> Given problem a:
Copy the full article on Instagram and motherhood, word for word.

Moms Unfiltered? How Instagram Changes The Way We Look At Motherhood

© Copyright 2018 Julia Lennox, Ryerson University.

Moms Unfiltered? 

For thousands of years, the image of motherhood has been the subject of interpretation by countless artists. Perhaps the most iconic example would be renderings of the virtuous, Virgin Mary found throughout history, tinged with religious and cultural significance. In contrast, 20th century portrayals within mainstream media were shaped by society’s dominant ideologies, coupled with capitalistic motivations in order to sell both men and women an all-encompassing lifestyle mothers should strive to achieve. Think June Cleaver, the ultimate 1950s homemaker from Leave It To Beaver.

Despite the significant strides made by second-wave feminists in normalizing the notion of working moms, women in 2018 are constantly being bombarded with conflicting images of what their gendered parental role looks like. Television, print, and online media continue to perpetuate outdated stereotypes — whether deliberately or subconsciously — with a main goal of stimulating profit. But what happens when technological advancements give birth to a platform where child-rearing women can craft their own images based on individual, everyday experiences?

> Record excerpts:
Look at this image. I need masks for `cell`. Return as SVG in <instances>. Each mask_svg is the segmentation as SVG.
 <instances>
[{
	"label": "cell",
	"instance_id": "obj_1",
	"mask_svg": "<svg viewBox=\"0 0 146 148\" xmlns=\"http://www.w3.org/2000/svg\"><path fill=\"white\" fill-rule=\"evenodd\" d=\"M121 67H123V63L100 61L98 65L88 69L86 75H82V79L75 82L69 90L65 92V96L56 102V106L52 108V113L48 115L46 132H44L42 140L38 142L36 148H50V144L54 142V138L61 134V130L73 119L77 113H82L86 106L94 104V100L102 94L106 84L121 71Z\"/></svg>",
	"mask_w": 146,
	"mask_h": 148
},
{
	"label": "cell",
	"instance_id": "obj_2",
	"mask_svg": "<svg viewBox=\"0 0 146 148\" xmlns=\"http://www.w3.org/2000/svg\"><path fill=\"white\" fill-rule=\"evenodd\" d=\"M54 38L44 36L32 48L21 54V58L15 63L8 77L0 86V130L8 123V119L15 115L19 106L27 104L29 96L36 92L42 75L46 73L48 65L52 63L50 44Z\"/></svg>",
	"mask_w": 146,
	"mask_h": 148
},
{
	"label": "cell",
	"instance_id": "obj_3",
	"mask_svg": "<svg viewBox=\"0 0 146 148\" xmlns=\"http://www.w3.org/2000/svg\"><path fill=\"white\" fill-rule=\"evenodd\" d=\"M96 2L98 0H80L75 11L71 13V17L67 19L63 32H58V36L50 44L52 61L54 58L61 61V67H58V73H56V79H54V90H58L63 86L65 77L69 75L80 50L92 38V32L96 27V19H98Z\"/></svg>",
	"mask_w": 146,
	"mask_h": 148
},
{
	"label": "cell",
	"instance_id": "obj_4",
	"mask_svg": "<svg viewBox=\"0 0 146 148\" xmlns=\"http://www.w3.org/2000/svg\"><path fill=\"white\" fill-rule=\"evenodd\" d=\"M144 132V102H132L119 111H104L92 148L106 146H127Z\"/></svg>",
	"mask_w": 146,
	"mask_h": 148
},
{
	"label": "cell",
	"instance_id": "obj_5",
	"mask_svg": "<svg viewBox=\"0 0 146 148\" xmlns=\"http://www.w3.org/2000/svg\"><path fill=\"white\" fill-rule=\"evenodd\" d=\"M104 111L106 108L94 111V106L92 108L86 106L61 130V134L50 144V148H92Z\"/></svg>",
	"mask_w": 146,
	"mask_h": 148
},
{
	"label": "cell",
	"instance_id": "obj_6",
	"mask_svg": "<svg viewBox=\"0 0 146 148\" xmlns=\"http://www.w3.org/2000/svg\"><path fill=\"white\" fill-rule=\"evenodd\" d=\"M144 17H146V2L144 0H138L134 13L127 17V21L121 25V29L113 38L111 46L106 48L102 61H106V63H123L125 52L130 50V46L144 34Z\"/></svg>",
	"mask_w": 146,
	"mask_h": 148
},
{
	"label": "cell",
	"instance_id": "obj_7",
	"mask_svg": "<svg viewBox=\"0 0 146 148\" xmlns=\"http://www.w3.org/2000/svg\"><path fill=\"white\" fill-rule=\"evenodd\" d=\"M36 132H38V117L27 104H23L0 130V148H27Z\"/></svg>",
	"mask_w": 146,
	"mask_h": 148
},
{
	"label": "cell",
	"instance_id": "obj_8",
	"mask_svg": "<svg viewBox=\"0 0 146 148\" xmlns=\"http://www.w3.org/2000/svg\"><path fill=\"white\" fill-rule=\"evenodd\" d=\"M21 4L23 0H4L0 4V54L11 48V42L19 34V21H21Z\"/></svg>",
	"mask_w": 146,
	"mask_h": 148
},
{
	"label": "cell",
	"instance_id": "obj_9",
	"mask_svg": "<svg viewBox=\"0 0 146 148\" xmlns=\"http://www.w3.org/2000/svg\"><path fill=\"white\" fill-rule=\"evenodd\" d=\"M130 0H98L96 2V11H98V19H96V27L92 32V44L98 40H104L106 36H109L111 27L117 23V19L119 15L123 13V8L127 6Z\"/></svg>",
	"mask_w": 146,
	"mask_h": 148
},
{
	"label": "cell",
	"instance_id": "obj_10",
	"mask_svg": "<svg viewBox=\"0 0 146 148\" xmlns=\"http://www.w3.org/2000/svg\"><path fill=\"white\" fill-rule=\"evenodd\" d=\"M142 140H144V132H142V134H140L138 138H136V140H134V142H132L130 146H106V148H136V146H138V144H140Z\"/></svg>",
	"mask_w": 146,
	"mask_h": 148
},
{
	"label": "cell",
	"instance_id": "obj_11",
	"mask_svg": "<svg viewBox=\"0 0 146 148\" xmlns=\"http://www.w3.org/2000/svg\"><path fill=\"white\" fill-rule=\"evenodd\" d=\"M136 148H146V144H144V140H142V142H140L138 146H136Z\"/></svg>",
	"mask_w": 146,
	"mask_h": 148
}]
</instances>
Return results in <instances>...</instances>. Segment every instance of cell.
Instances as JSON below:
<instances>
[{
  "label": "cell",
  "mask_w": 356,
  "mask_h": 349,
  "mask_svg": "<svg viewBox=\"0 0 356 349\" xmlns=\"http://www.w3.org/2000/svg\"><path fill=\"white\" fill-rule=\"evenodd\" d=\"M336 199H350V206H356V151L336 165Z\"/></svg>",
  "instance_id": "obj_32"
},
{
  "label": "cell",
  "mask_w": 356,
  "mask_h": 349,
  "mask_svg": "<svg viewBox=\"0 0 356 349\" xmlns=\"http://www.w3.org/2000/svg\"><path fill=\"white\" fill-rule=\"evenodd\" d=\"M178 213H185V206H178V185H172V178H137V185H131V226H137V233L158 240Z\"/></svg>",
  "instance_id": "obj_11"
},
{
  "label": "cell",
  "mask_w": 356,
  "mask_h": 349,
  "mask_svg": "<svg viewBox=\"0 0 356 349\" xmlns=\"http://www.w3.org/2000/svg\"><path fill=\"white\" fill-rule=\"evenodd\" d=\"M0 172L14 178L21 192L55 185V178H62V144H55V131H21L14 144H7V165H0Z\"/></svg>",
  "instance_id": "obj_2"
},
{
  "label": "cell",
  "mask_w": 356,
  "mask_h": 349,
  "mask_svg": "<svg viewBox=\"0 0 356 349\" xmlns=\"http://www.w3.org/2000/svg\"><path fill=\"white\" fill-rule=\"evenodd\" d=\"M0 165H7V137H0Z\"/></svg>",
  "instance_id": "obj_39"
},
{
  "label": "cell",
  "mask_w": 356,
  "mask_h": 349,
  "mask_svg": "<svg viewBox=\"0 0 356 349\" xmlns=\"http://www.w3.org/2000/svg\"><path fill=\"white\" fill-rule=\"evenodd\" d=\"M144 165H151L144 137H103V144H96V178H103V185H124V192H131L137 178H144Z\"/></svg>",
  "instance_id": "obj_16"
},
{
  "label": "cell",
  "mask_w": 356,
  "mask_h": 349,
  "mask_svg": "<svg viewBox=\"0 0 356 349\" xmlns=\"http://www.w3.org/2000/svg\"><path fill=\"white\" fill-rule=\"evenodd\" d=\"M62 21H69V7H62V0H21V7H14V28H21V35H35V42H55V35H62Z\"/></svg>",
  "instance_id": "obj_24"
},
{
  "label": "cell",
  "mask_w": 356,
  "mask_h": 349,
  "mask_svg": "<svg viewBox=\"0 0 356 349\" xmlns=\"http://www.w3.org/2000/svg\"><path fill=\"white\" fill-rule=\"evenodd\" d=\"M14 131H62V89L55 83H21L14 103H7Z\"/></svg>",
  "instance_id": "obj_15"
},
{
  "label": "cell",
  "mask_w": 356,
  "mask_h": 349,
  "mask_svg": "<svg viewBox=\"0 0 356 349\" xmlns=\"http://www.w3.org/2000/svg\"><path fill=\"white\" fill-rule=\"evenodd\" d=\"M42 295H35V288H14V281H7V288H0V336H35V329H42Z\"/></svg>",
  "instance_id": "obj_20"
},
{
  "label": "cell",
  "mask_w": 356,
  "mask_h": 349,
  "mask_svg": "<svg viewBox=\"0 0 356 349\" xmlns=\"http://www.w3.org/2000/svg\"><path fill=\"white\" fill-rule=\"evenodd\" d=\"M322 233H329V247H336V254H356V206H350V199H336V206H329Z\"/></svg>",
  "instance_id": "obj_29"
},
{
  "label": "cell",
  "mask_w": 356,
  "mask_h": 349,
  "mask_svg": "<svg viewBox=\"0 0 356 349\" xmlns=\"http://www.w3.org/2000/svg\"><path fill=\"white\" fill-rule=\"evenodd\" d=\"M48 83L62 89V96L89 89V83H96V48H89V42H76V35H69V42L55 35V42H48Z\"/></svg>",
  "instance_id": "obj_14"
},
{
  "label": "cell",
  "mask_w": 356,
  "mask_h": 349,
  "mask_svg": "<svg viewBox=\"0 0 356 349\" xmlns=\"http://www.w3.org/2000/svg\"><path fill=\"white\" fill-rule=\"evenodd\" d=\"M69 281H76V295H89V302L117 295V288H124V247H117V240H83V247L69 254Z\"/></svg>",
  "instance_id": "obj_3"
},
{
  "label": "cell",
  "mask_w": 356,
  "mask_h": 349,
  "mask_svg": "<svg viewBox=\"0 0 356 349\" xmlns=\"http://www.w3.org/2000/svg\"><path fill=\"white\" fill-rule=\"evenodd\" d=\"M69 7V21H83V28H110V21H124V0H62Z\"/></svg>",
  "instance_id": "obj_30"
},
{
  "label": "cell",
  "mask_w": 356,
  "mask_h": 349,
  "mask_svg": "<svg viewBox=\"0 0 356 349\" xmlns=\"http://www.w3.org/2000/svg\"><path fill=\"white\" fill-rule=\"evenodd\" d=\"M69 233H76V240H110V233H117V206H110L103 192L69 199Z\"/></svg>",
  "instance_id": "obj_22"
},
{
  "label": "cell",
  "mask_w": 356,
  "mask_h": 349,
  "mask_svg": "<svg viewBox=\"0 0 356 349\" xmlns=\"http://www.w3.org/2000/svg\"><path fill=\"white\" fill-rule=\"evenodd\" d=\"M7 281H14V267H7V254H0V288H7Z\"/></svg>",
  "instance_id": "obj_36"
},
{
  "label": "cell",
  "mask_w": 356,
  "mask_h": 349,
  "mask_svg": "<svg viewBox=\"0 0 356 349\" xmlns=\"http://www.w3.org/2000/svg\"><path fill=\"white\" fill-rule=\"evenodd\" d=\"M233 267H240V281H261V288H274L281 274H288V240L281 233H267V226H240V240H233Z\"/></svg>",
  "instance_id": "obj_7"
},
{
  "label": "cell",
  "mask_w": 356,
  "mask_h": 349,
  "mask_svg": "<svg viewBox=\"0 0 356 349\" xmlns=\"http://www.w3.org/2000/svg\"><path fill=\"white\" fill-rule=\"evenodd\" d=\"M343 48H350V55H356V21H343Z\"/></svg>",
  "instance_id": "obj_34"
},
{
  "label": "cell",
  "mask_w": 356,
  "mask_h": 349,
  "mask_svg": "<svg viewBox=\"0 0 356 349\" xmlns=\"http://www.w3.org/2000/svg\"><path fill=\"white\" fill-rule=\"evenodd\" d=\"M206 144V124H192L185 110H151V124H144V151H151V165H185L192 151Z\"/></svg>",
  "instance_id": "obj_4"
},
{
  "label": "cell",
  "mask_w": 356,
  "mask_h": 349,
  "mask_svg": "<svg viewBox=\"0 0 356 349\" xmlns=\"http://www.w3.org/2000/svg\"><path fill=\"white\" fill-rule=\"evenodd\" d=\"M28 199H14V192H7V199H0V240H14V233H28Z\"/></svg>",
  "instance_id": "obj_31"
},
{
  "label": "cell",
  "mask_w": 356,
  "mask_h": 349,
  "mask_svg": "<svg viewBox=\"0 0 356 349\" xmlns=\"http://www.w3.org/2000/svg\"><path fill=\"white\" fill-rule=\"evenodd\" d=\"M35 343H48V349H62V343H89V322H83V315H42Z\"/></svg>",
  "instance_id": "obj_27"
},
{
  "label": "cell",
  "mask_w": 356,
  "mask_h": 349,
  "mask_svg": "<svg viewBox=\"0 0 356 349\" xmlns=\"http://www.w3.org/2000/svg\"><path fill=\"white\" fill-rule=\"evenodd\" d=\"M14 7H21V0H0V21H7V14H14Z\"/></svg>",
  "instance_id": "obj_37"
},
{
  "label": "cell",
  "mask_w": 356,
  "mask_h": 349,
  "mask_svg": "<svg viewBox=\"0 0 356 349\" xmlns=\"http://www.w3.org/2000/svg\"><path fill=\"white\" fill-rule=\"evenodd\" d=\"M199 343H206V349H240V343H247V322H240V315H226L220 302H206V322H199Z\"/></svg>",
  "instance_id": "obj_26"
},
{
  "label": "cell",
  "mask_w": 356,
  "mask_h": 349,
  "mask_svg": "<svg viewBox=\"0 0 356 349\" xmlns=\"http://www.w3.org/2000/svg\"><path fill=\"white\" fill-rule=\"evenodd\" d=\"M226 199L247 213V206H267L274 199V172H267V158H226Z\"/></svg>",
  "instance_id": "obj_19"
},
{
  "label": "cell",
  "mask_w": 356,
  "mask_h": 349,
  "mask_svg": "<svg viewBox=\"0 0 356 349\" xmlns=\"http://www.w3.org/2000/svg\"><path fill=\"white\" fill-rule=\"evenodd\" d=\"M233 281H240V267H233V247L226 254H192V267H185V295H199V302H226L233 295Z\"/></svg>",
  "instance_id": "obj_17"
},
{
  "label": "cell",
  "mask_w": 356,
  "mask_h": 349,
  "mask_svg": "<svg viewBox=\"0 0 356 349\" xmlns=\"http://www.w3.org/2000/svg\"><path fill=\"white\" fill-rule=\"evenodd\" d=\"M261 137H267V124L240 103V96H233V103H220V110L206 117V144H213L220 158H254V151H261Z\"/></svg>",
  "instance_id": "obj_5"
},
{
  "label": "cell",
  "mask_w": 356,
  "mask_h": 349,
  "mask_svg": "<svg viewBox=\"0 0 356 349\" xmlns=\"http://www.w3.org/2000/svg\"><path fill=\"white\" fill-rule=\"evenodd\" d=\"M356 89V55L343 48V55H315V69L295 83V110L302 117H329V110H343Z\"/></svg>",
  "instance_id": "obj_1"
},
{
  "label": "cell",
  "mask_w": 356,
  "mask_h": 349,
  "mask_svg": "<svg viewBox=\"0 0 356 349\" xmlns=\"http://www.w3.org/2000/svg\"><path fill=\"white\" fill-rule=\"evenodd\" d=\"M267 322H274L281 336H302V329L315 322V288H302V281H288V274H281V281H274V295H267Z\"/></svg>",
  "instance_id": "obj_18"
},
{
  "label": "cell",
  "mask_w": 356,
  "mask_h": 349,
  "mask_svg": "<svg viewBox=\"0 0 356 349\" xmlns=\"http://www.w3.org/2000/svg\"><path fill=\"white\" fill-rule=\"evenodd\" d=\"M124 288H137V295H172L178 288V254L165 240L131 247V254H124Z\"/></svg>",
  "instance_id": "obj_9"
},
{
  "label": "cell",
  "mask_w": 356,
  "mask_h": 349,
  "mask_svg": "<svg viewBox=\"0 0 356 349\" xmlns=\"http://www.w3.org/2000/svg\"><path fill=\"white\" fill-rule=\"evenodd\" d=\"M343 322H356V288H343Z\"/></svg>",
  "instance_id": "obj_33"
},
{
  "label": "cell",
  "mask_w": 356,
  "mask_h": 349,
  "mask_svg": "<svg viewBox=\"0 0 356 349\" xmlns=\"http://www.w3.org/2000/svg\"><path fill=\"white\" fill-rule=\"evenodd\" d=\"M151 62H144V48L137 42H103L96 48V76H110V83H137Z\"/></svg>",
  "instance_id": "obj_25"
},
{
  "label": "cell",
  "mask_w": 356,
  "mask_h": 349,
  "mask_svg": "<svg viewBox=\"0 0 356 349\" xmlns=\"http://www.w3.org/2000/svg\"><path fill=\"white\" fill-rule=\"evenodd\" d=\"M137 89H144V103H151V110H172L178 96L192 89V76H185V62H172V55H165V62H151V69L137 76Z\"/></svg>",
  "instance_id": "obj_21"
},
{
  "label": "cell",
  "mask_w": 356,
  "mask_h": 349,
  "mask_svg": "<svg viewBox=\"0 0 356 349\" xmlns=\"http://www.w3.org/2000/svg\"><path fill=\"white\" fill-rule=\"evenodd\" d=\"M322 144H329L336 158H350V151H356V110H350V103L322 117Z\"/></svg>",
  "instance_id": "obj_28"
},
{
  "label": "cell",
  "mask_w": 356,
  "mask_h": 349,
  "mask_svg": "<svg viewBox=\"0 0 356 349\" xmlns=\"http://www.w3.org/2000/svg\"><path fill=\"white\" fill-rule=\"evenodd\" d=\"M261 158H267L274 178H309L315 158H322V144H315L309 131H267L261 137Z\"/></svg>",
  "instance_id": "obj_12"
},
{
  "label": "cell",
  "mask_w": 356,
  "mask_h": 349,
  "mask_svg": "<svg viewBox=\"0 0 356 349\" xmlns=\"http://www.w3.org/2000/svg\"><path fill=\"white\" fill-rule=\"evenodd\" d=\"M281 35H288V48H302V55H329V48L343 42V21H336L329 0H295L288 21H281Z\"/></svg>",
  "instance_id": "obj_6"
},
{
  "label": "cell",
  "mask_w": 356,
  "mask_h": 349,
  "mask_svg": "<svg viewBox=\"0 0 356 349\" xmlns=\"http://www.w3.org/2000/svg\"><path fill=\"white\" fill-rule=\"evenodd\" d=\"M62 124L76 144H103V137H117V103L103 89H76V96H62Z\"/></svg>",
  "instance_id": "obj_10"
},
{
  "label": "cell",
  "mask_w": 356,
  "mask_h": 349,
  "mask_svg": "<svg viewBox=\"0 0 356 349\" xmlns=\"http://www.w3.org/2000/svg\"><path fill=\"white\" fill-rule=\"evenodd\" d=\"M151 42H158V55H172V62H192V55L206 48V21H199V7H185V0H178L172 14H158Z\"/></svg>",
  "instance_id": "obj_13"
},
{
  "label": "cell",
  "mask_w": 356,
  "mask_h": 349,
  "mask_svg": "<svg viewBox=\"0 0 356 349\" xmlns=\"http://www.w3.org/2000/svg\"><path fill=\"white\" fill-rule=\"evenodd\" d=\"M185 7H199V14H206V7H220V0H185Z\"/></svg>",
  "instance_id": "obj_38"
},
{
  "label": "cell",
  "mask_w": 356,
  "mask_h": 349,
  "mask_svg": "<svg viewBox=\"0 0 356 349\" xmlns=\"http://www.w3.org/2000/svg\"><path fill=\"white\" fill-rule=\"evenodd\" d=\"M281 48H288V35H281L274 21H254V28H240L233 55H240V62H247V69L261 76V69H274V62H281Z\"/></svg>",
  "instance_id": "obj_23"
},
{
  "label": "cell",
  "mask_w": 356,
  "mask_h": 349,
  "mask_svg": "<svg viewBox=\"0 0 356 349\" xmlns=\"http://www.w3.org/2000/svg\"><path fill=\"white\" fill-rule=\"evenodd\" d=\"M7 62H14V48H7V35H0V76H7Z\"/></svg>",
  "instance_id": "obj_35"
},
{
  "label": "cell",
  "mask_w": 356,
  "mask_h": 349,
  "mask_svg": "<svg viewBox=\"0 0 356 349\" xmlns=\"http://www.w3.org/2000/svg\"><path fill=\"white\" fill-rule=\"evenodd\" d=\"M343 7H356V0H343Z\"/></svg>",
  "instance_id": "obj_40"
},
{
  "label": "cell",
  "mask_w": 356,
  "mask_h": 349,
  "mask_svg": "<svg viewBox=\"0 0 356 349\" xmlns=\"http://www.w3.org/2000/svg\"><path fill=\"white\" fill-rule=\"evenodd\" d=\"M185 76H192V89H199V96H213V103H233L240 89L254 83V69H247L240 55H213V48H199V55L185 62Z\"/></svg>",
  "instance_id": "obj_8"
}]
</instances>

> Given problem b:
How many lines in the rows above contain the string "Return"? Reply with the number only.

> Written response a:
Moms Unfiltered? How Instagram Changes The Way We Look At Motherhood

© Copyright 2018 Julia Lennox, Ryerson University.

Moms Unfiltered? 

For thousands of years, the image of motherhood has been the subject of interpretation by countless artists. Perhaps the most iconic example would be renderings of the virtuous, Virgin Mary found throughout history, tinged with religious and cultural significance. In contrast, 20th century portrayals within mainstream media were shaped by society’s dominant ideologies, coupled with capitalistic motivations in order to sell both men and women an all-encompassing lifestyle mothers should strive to achieve. Think June Cleaver, the ultimate 1950s homemaker from Leave It To Beaver.

Despite the significant strides made by second-wave feminists in normalizing the notion of working moms, women in 2018 are constantly being bombarded with conflicting images of what their gendered parental role looks like. Television, print, and online media continue to perpetuate outdated stereotypes — whether deliberately or subconsciously — with a main goal of stimulating profit. But what happens when technological advancements give birth to a platform where child-rearing women can craft their own images based on individual, everyday experiences?

> Written response b:
2